5日目「百合の日はあるのかよ」

「一週間本当につかれたな」

 金曜日の帰り道、やっと一週間が終わると安堵のため息をこぼす。そして、すでに男という男が消えてから5日が経ったのだが、全くもって元通りになる感じがしない。いっそ諦めた方がいいのだろうか。

「それはこっちのセリフだよ。急にお昼の時間とか逃げるようになるんだもん」

 美咲は呆れた様子で文句を言うが、返す言葉もない。この世界において異端はアタシである。それに、美咲は他の子達と比べて比較的まともなのだ。それゆえ、あんな形で一緒にお昼を食べるのも避けてしまうのだから、もしかしたら傷つけてしまっているかもしれない。そう思うと、多少の罪悪感も湧いてくるというもの。

「悪かった。なんか奢ってやるから、機嫌直してくれ」

 コンビニに入りながら、美咲に提案する。そんなので許してくれるだろうかと思ったが、美咲はアタシの言葉にすぐさま喜んでお菓子コーナーに直行する。ちょろい、ちょろいぞ美咲。

「紗奈、これ買って」

 美咲はポッキーを差し出して満面の笑みで話す。ポッキー、そこそこ値が張るがまあいいだろう。ちょっと分けてもらうとして。それ以上買いたいものもないので、そそくさと会計をして帰路に戻る。

「ほい、ポッキー」

 買ったポッキーを渡してやると、美咲はふっふっふ、と意味ありげに笑ってポッキーを開封する。何をする気だ。いや、ポッキーで悪巧みなんて数えるほどしか浮かばないが。

「紗奈、こっち向いて口開けて」

 案の定、美咲はアタシを誘導してポッキーを口に咥え始める。

「ポッキーの日ははるか先だぞ」

 呆れながらに諭すと、美咲はチッチっと指を振って聞いてもいない言い訳を始める。

「今日は百合の日ですぞ。女の子同士がイチャイチャするのを推奨する日なの」

 同性愛の概念こそ消えたが、そういった要素は残っているのかと、少し呆れてしまう。まあ、仲良くすることを推奨すること自体は、まあおかしくはないけど。それでいいのか。
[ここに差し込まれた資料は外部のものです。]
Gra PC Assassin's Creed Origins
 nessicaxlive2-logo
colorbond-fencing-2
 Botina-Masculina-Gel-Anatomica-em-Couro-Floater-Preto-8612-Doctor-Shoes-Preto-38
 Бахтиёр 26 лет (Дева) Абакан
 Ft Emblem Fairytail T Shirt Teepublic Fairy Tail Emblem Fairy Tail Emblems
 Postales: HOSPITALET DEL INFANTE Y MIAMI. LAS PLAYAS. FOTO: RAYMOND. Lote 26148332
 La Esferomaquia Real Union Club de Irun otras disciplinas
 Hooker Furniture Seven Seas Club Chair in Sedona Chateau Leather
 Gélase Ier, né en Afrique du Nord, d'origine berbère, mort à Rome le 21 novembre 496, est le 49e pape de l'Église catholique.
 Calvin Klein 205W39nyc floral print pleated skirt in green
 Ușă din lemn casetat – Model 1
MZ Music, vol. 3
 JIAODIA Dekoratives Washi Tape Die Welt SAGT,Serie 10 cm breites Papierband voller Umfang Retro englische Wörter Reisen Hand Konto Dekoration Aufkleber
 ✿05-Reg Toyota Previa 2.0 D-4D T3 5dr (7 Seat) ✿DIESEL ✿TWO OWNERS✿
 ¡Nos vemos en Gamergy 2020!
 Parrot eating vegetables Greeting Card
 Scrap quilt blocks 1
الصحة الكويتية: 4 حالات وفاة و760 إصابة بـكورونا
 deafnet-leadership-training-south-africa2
「それに、奢ってもらっただけで許す私じゃないのですよ」

 なんと器の小さい。とは流石に言えないか。しかし、なかなか気が進まない。アタシはこの世界の距離感に慣れていないのだ。ましてやキスまがいの行為など、お断りしたいことこの上ない。

「途中で折ってもいいならやるけど」

 あらかじめ断っておこうと言うと、美咲はげんなりする。

「ロマンの塊もないな〜、まあそう言うところが紗奈らしいんだけどさ」

 そう言いながらも諦めることなく咥えたポッキーをこちらに向ける。仕方ない、付き合ってやるか。そう思い切ってポッキーをもう片方の端から食べ進めてやる。美咲の顔が近づいてくるのを感じると、アタシが折る前にポッキーは折られてしまった。

「そんな、ガッツリ見つめますかね」

 顔を真っ赤にした様子で美咲は話す。どうやら美咲が耐えかねて折ったようだった。

「そう言われても、見なきゃ折れないだろ」

 変なことを言う奴だ。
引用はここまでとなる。